In 2000, he returned to Japan in hopes of starting his restaurant. He worked at Tsukiji fish market for one year before saving enough to start Hommage. Arai, who runs Hommage with his wife, says that his cuisine is an expression of Japanese produce through modern French cooking and it bridges cultural gaps in Japanese and French cuisines.

The Japanese cooking maestro was recently in Hong Kong for a four-hands degustation

experience with head chef and owner Hideaki Sato of two-Michelin-starred French restaurant Ta Vie in Central, Hong Kong. The three-year-old restaurant serves seasonal Asian produce in modern French styles.

Sato admires that Arai runs his restaurant in a no-frills family-like manner in spite of his internationally-acclaimed statue. These days, Arai lives with his wife and children in a unit above the restaurant.

On this chef collaboration, Sato adds: “Given our similar background and philosophy in our cuisines, it gave us the opportunity to exchange our vision and passion for food.”

We invite chef Arai to reflect on his restaurant's Michelin-starred journey.

What was your first encounter with the MICHELIN Guide?
When I first heard about the Guide, I never imagined that I would be recognised in it one day.
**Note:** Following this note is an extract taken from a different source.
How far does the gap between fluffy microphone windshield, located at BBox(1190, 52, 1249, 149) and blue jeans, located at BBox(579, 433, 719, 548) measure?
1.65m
At that time, the guide was only present in Europe.

How was it like when Hommage received two Michelin stars last year?
The thought that “finally, the restaurant could stand on the world stage” came to my mind. I have been working towards getting two Michelin stars for the past two years.
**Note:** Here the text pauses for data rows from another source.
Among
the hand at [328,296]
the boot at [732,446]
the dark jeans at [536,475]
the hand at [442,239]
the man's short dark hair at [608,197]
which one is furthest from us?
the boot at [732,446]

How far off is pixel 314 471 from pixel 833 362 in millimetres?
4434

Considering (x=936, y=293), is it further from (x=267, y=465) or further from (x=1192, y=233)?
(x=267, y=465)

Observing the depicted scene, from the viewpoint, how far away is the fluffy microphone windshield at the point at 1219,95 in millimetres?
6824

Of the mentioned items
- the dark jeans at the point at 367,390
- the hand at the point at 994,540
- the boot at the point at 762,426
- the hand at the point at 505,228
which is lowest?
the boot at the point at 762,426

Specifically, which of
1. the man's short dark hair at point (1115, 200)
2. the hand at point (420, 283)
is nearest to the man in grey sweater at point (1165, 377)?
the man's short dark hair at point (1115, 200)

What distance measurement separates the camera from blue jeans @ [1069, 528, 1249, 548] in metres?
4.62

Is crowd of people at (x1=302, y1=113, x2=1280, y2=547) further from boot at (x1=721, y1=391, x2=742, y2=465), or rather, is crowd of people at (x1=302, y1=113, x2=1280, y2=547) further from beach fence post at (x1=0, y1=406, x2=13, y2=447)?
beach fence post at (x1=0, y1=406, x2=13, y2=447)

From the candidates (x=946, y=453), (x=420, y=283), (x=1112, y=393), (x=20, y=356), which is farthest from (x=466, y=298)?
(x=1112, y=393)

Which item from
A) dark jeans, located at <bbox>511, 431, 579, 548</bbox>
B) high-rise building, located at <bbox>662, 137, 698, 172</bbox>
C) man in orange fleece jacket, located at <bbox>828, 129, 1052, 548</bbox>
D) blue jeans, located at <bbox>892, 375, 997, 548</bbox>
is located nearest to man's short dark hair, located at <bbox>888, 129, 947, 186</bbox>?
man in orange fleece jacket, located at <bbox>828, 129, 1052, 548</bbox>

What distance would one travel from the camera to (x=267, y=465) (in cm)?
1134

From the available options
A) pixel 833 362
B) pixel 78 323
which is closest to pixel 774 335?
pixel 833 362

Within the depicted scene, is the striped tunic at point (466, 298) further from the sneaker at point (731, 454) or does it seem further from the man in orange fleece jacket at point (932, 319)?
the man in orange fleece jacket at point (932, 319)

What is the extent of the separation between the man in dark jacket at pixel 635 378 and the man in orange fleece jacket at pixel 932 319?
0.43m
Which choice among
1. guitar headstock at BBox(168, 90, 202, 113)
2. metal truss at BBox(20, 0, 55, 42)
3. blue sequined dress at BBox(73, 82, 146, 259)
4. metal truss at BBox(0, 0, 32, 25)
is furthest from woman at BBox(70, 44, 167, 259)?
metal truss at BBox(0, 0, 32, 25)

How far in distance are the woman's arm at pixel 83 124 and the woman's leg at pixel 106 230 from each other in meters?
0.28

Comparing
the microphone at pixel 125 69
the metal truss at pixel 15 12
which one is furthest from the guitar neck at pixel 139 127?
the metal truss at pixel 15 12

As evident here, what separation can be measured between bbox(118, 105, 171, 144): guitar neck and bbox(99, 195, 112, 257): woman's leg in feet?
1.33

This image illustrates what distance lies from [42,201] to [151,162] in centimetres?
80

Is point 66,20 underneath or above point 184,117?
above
How did you celebrate this achievement?
I celebrated with a small party with my restaurant staff. It was such a memorable occasion that my kids made me a huge card filled with celebratory messages.
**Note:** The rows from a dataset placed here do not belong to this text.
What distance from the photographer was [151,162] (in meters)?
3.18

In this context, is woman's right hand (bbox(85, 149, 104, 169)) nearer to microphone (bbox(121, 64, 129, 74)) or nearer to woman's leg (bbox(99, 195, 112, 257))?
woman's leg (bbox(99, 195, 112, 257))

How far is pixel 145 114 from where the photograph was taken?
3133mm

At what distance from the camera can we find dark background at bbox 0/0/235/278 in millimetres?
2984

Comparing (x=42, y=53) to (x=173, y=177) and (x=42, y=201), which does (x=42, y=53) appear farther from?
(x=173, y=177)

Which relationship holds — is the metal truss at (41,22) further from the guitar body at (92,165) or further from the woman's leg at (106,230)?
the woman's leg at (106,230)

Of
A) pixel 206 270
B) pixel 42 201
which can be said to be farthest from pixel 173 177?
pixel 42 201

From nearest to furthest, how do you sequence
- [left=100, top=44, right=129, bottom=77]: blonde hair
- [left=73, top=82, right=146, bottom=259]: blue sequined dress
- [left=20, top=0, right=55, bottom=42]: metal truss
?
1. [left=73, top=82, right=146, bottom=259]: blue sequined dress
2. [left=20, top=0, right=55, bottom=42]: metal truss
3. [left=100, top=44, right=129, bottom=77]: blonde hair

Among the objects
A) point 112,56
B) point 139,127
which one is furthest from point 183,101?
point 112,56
As a chef, what does having two Michelin stars mean to you?
This special achievement is a recognition of the hard work that my team and I have put into the restaurant every day. Receiving two stars is a very emotional milestone in my career.

What advice do you have for young chefs aiming for Michelin stars?
Keep in mind that the Michelin star recognition is just the result of hard work that you have to put in on a daily basis.